Верховная презрительно фыркнула:
- Он стар, немощен и бесполезен, как и все эти остальные святоши. Упадет старик на лестнице, никто и не удивится даже. Или помрет во сне. Сердце, скажем, остановится. Я придумаю что-нибудь и буду ждать от тебя весточку. Мне такая, как ты, как раз нужна.
Аланис обескураженно взирала на Верховную и ничего не могла ответить. Та уже было развернулась уходить, но остановилась. Она склонилась к уху чернокнижницы и ласково пропела:
- Кстати, получишь новое тело - сможешь даже детишек нарожать от своего полукровки. - Она выпрямилась и посмотрела на Аланис сверху вниз. Тон ее стал назидательным, а голос таким, каким она каждое воскресенье проповедовала в Обители Лучей. - Священный долг каждой женщины подарить этому миру новую жизнь, Аланис. Таков завет Инаат и мы чтим его. - Она самодовольно усмехнулась. - Я вижу, тебе нужно будет подумать над моим предложением. Ты знаешь, где меня найти. Вся империя знает.
Девица величественно осенила Аланис знаком первой добродетели и направилась к выходу.

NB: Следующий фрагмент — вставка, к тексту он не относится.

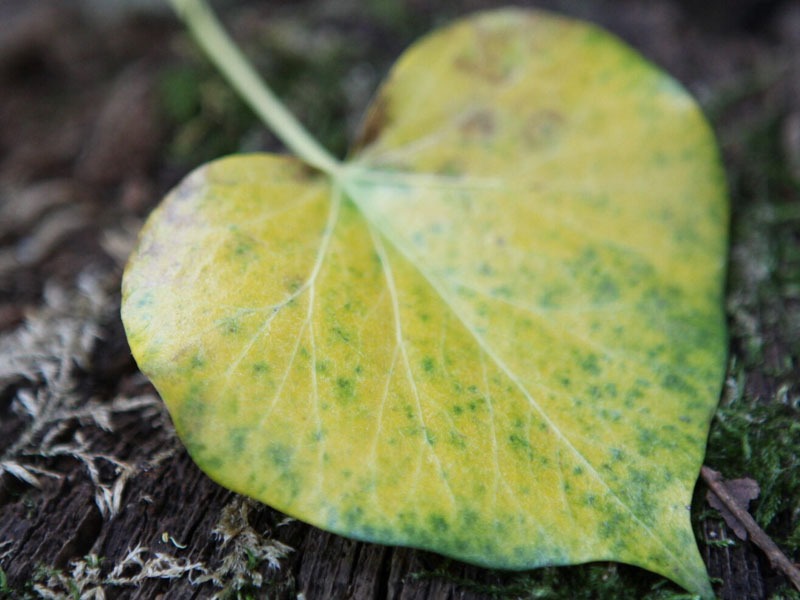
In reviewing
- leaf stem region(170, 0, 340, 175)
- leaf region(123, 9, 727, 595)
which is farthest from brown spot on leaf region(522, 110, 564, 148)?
leaf stem region(170, 0, 340, 175)

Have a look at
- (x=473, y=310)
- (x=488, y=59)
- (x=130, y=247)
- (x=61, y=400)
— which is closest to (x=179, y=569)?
(x=61, y=400)

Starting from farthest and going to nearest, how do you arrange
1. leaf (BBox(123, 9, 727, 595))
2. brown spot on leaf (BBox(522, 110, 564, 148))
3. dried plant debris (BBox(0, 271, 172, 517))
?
brown spot on leaf (BBox(522, 110, 564, 148)), dried plant debris (BBox(0, 271, 172, 517)), leaf (BBox(123, 9, 727, 595))

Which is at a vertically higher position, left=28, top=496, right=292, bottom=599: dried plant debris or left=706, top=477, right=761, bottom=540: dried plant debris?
left=28, top=496, right=292, bottom=599: dried plant debris

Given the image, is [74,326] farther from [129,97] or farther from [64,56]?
[64,56]

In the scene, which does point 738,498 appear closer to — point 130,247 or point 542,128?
point 542,128

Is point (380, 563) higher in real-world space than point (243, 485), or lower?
lower

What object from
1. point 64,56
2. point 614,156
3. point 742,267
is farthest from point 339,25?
point 742,267

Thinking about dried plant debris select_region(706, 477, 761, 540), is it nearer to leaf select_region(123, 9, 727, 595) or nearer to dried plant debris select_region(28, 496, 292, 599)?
leaf select_region(123, 9, 727, 595)
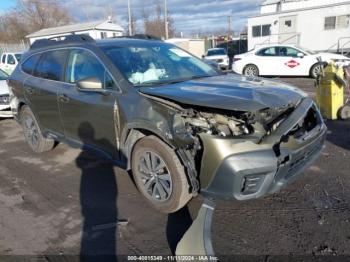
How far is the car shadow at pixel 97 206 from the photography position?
321 cm

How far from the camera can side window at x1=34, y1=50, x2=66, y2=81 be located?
4977 mm

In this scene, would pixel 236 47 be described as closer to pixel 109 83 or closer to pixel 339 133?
pixel 339 133

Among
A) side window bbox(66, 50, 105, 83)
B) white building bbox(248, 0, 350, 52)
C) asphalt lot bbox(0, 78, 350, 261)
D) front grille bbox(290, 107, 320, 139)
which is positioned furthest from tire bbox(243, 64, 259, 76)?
front grille bbox(290, 107, 320, 139)

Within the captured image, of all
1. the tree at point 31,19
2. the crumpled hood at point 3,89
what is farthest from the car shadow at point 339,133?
the tree at point 31,19

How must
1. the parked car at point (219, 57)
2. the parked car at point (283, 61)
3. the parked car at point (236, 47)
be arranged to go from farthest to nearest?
the parked car at point (236, 47) → the parked car at point (219, 57) → the parked car at point (283, 61)

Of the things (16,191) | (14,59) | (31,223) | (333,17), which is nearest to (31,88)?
(16,191)

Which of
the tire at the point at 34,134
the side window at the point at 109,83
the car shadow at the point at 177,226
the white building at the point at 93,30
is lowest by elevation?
the car shadow at the point at 177,226

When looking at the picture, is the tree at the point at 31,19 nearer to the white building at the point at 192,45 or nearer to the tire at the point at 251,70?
the white building at the point at 192,45

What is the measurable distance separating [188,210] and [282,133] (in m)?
1.33

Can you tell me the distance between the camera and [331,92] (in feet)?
23.0

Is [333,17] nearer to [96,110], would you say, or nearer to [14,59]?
[14,59]

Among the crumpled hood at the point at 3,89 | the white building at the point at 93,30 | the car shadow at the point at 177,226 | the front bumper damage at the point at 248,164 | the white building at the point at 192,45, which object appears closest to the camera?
the front bumper damage at the point at 248,164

Чернокнижница вздрогнула, когда дверь архива с грохотом захлопнулась. "Поправ четыре добродетели." Кажется Глас нашел ее сам.
Монастырь молчаливых сестер уже давно справил ежеутреннюю службу и сестры разбрелись по храмовым садам с граблями и корзинками, когда на дорожке, петляющей в тени фруктовых деревьев появилась фигура женщины в темном строгом платье. Был вторник, а в монастыре день посещений для мирских был только по субботам и матерь Евфалия, увидев посетительницу оторвалась от подстригания кустов под окнами своего кабинета и поспешила к главному входу.
- Четыре благословения вам, дочь моя. Я настоятельница этого монастыря - сестры зовут меня Евфалия. - Вежливо поздоровалась она и представилась. Она была одной из нескольких монахинь здесь, не связанных обетом молчания. - Что привело вас к нам? Вы хотите принять постриг?
Аланис отрицательно покачала головой:
- Да благословит вас Инаат, матерь Евфалия. Я пришла, чтобы навестить Верховную жрицу. Добиралась сюда четыре дня. Могу я увидеть светлейшую?
- Боюсь, это совершенно невозможно. Она приняла обет молчания, да и день для мирян наступит только через четыре дня.
- Матушка Евфалия, - Аланис ответила с нажимом, - мне крайне важно увидеть ее как можно скорее. Я пришла не ради личного - мое дело касается всей пресвятой Церкви Инаат.
Настоятельница нахмурилась и вновь покачала головой:
- Я вам верю, но даже будь это так, Светлейшая вам помочь не сможет. Годы службы Инаат легли на нее тяжким грузом, и она хворает. Она не сможет принять вас ни сегодня, ни в любой другой день. Простите, дочь моя.
Чернокнижница поджала губы и оглянулась. Несколько монахинь оторвались от своих садоводческих трудов и, отложив инструменты, с любопытством следили за их разговором. Досадно, здесь нельзя применить свои таланты.
Аланис мило улыбнулась и указала на вход в главное здание:
- В таком случае, быть может вы сами сможете мне помочь? Мне будет весьма сложно объяснить отцу Иоахиму, почему я не выполнила его поручения.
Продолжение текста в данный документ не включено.